Here is what they said under the name of their local MD, (I’m not making this up).
“The AAA’s public statements inspire little confidence in its grasp of fundamental issues,” Mr Bartsch said. “Moreover, the AAA has become hostile not only to our brands, but to the motor vehicle industry that employs tens of thousands of Australians.”
It is bizarre that this petulant and arrogant tit-for-tat is seen by VW as a valid corporate response to the AAA’ disqualification of VW group vehicles form the 2015 awards, just as the diesel-gate scandal was at its high-point.
Never mind that if only 10% of the AAA members read resulting negative commentary in the Club’s various monthly journals that is another 700,000 consumers who have ‘opinion leaders’ telling them VW is a poor corporate citizen.

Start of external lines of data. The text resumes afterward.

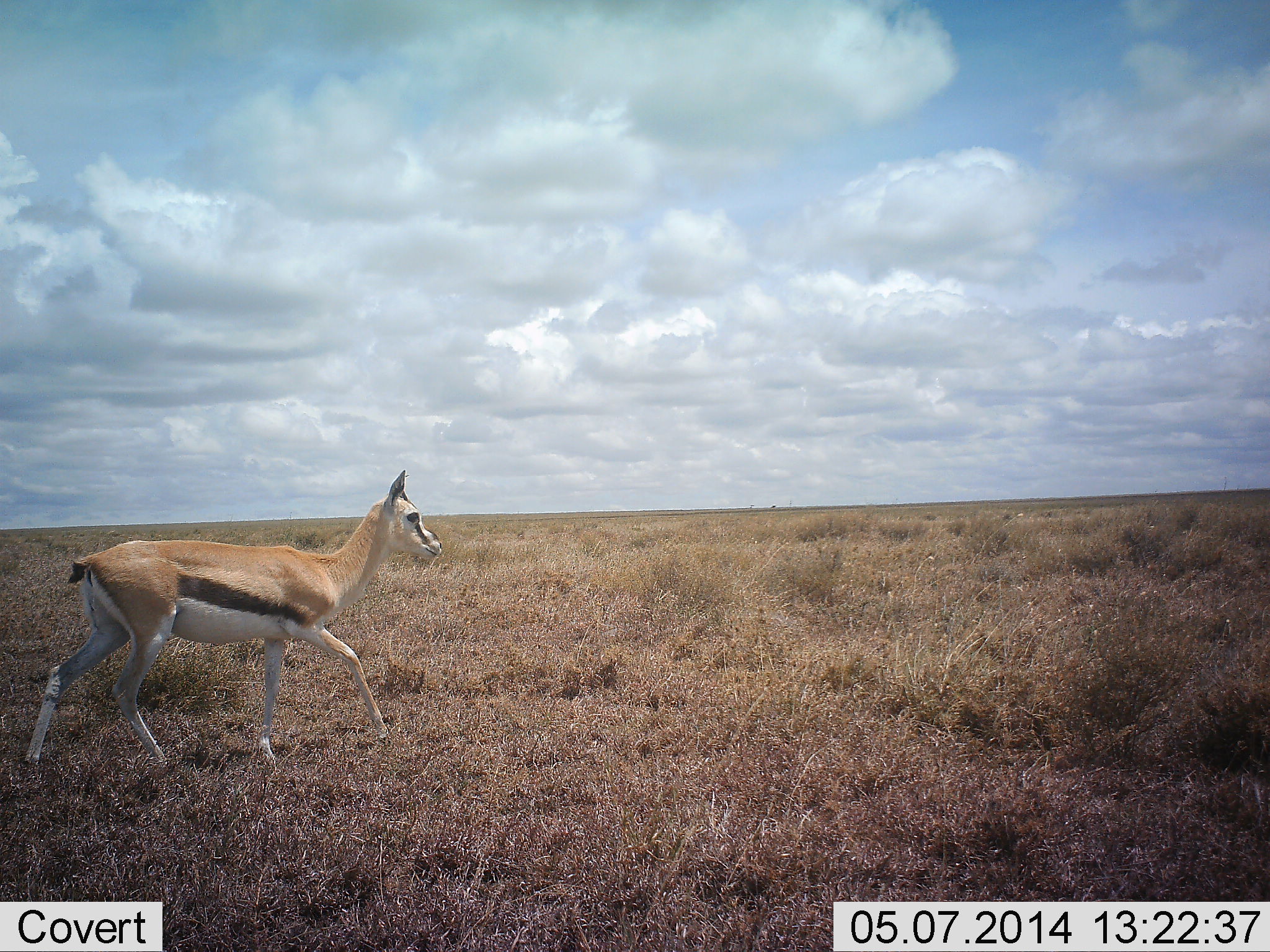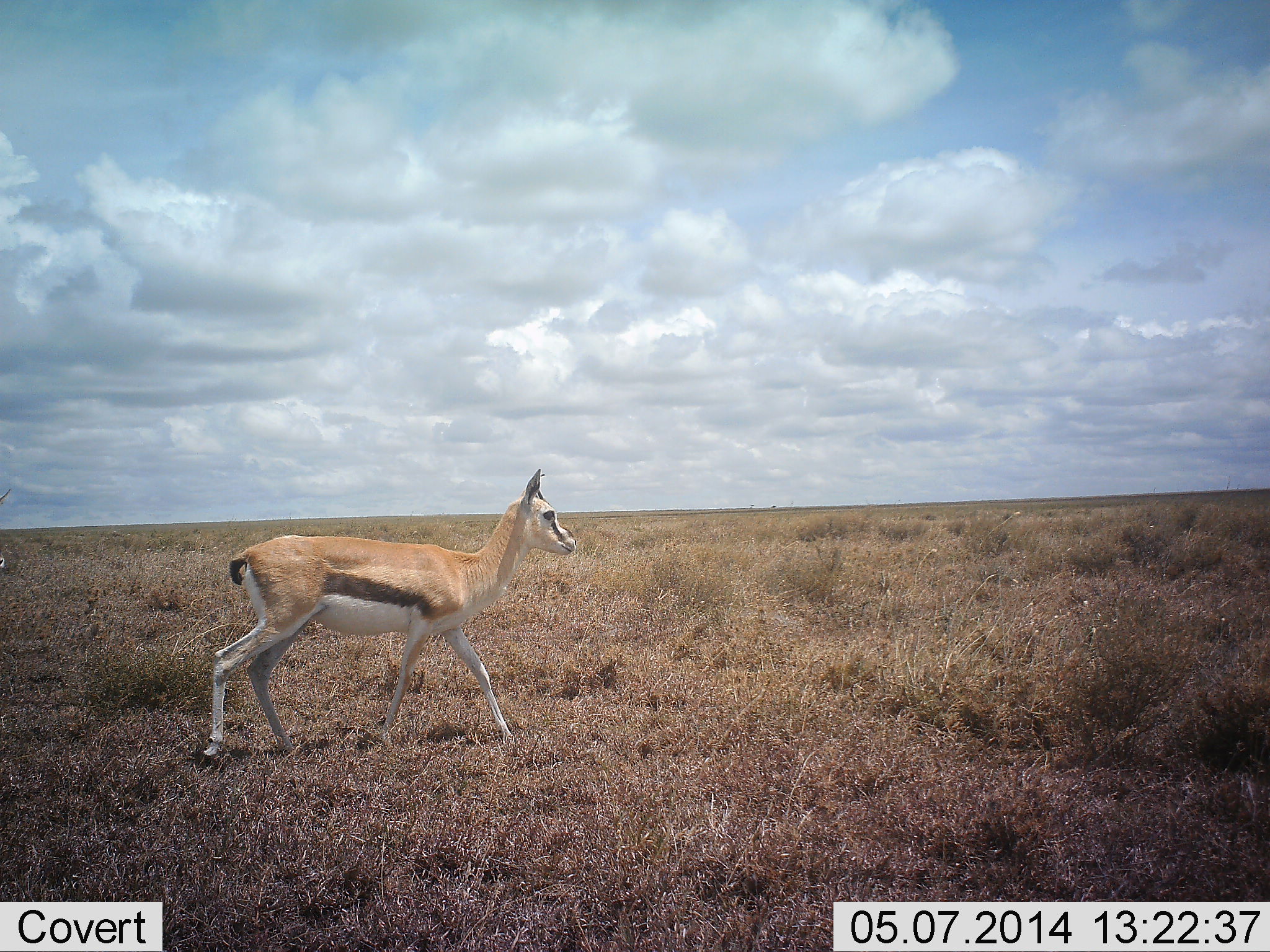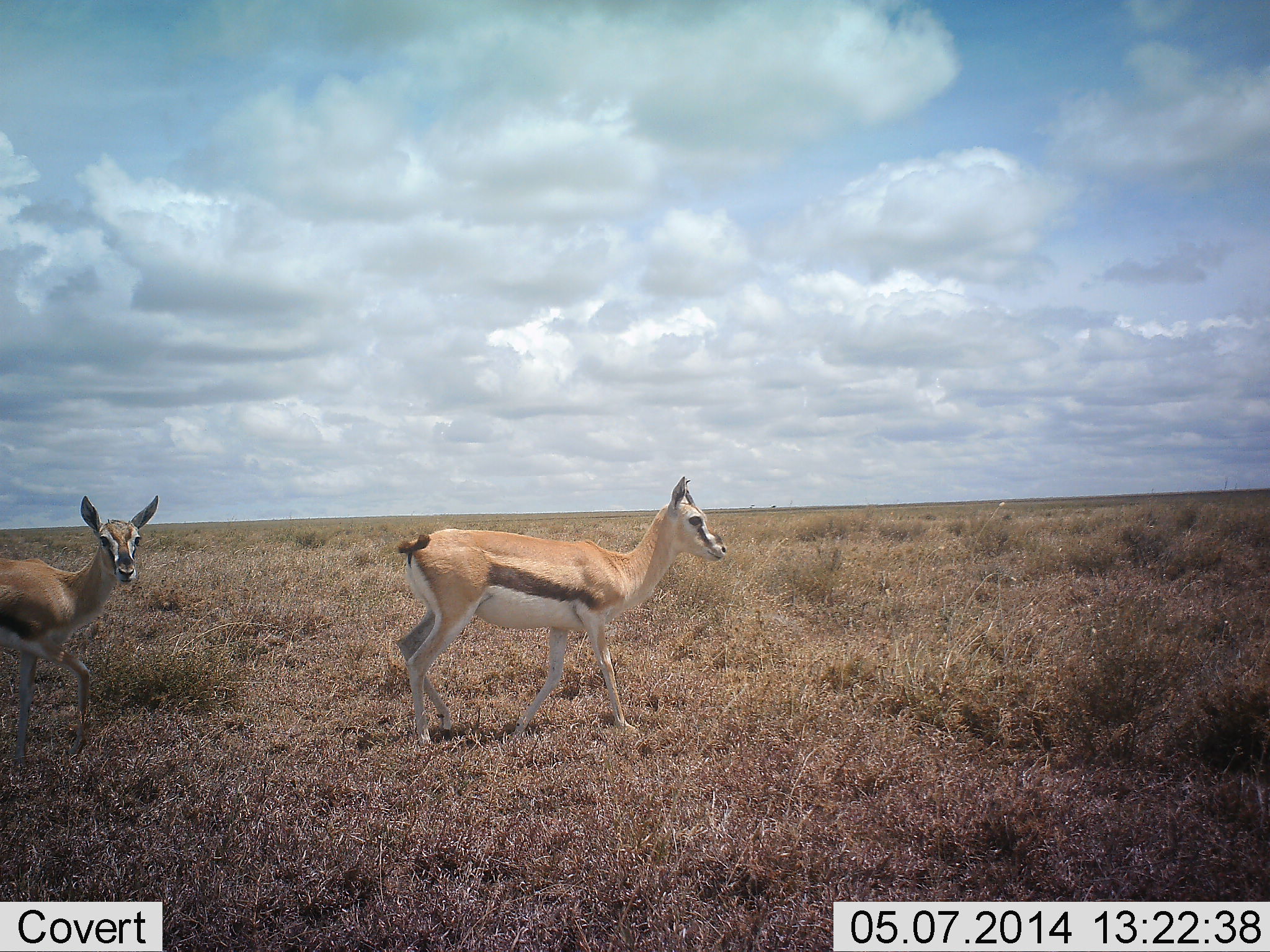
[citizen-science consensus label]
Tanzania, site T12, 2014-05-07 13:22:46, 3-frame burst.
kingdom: Animalia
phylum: Chordata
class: Mammalia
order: Artiodactyla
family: Bovidae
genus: Eudorcas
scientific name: Eudorcas thomsonii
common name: thomson's gazelle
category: gazellethomsons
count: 2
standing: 0%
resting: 0%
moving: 100%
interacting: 0%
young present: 20%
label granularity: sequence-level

NSW Police and the Lindt Siege Inquest
If there is one organization that relies on public trust almost more than any other, it is the Police. We see what happens when that trust is shattered. The USA appears trapped in an endless cycle of mutual distrust and aggression between their Police forces and the black population.
The NSW Police, for some reason, appear to expect, if not demand, public trust without wishing to be too publically accountable. They spent a good part of 2015 engaged in ugly internal power struggles, played out very publicly in the Parliamentary Enquiry into Internal Affairs bugging of, now senior, police back in the late 1990s.
Now they top that mess with uncoordinated and frankly concerning statements about the chain of command (or lack of) in relation to the Lind Siege and the resulting loss of two civilian lives.
The public could be forgiven for asking ‘who is running this s*#t-show’?
Once again there has been no obvious concern for how the sight of senior leadership ducking for cover will play with their key stakeholders and what long-term reputational damage is being done. Perhaps that is a side effect of lengthy tenure and comfortable retirement provisions?
All three examples have not only damaged the reputation of the organisations involved but also created a stakeholder trust deficit that will be very hard to correct.
The first step in regaining any degree of trust is an understanding that there must be an acknowledgment of fault, together with a recognition that a great deal of hard work will need to done to earn that trust back. So far all three show no real sign of that basic understanding.
For now, at least, they serve the purpose of offering clear examples of how not to manage stakeholder relations. However, the really concerning trend is that, even with all that we now know about effective stakeholder management, such monumental mistakes just keep happening.